Following over four years of development, PGRO has launched the Vining Pea Tool, designed to predict the optimum harvesting time for UK vining peas.
According to the company, it will reduce the cost of harvesting low-quality crops, smooth the intake flow at freezing plants and minimise the time taken to check crop maturity.
If 80% of the industry adopts the technology over the next five years, PGRO estimates a £30 million cost saving for the UK vining pea industry.
The system uses remote sensing, machine learning, weather patterns and historic yield data to increase the harvest forecast from two days to ten days, as well as provide yield predictions.

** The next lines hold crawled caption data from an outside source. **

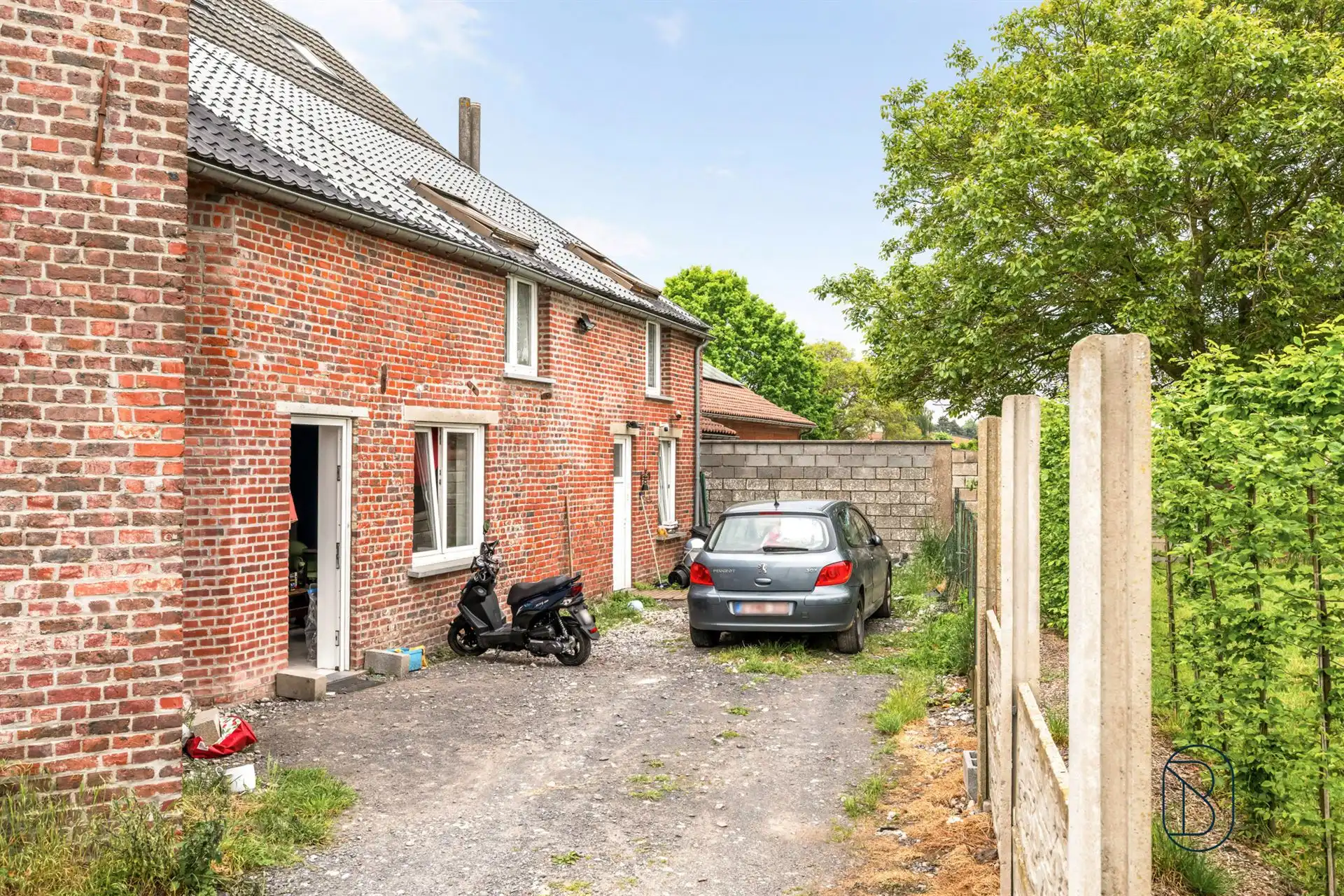 Verhuurde opbrengsteigendom met 4 appartementen in Froidmont foto 24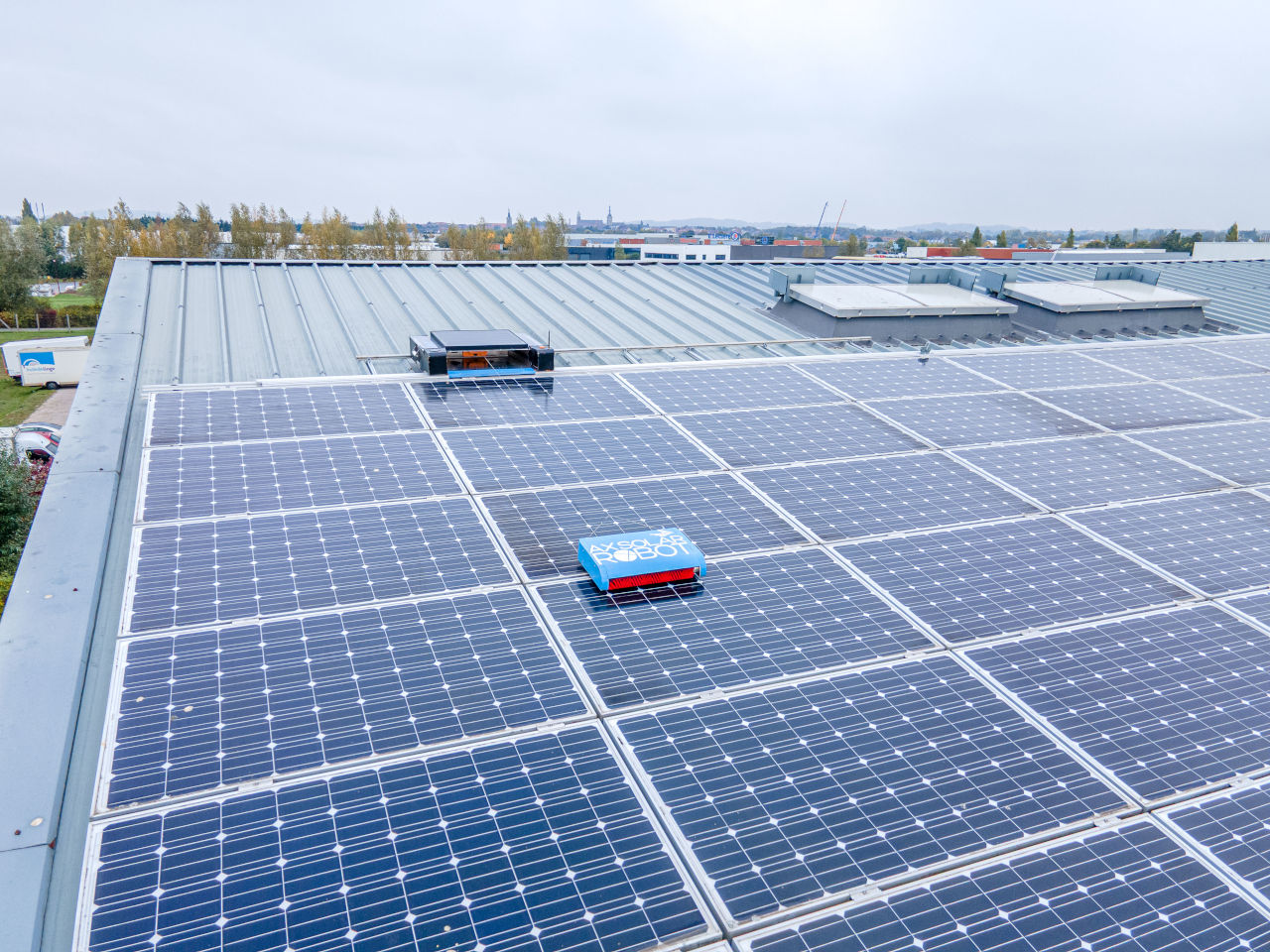 Robot de nettoyage Spider ax solar robot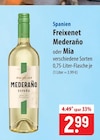 Freixenet Mederaño oder Mia im Angebot bei famila Nordost in Pinneberg Freixenet Mederaño oder Mia Angebote bei famila Nordost Pinneberg für 2,99 €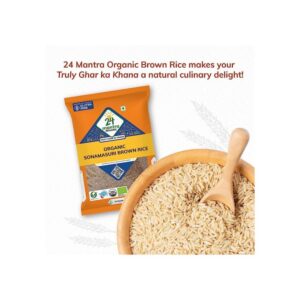 24 Mantra Sonamasuri Brown Rice - Image 3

“The machine learning aspect of the tool is incredibly powerful,” said Leah Howells, the PGRO data scientist who has led the work. “If you feed in a large amount of data, it will pick apart and find trends and patterns in that data which can then be applied to new data, allowing you to make more accurate forward predictions on unseen data.”
The tool is updated daily, providing information to the grower on a single screen. It can also take into account the variety’s yield and maturity traits.
“Right now it’s incredibly difficult to predict harvest date in peas, with the current heat-based methods becoming less accurate as temperatures rise and drought-like conditions become more common due to climate change,” Leah added.
“PGRO wanted to develop a model that could withstand a changing climatic landscape, could work well into the future, and be flexible enough that it could be used by the whole industry, and that what this tool is.”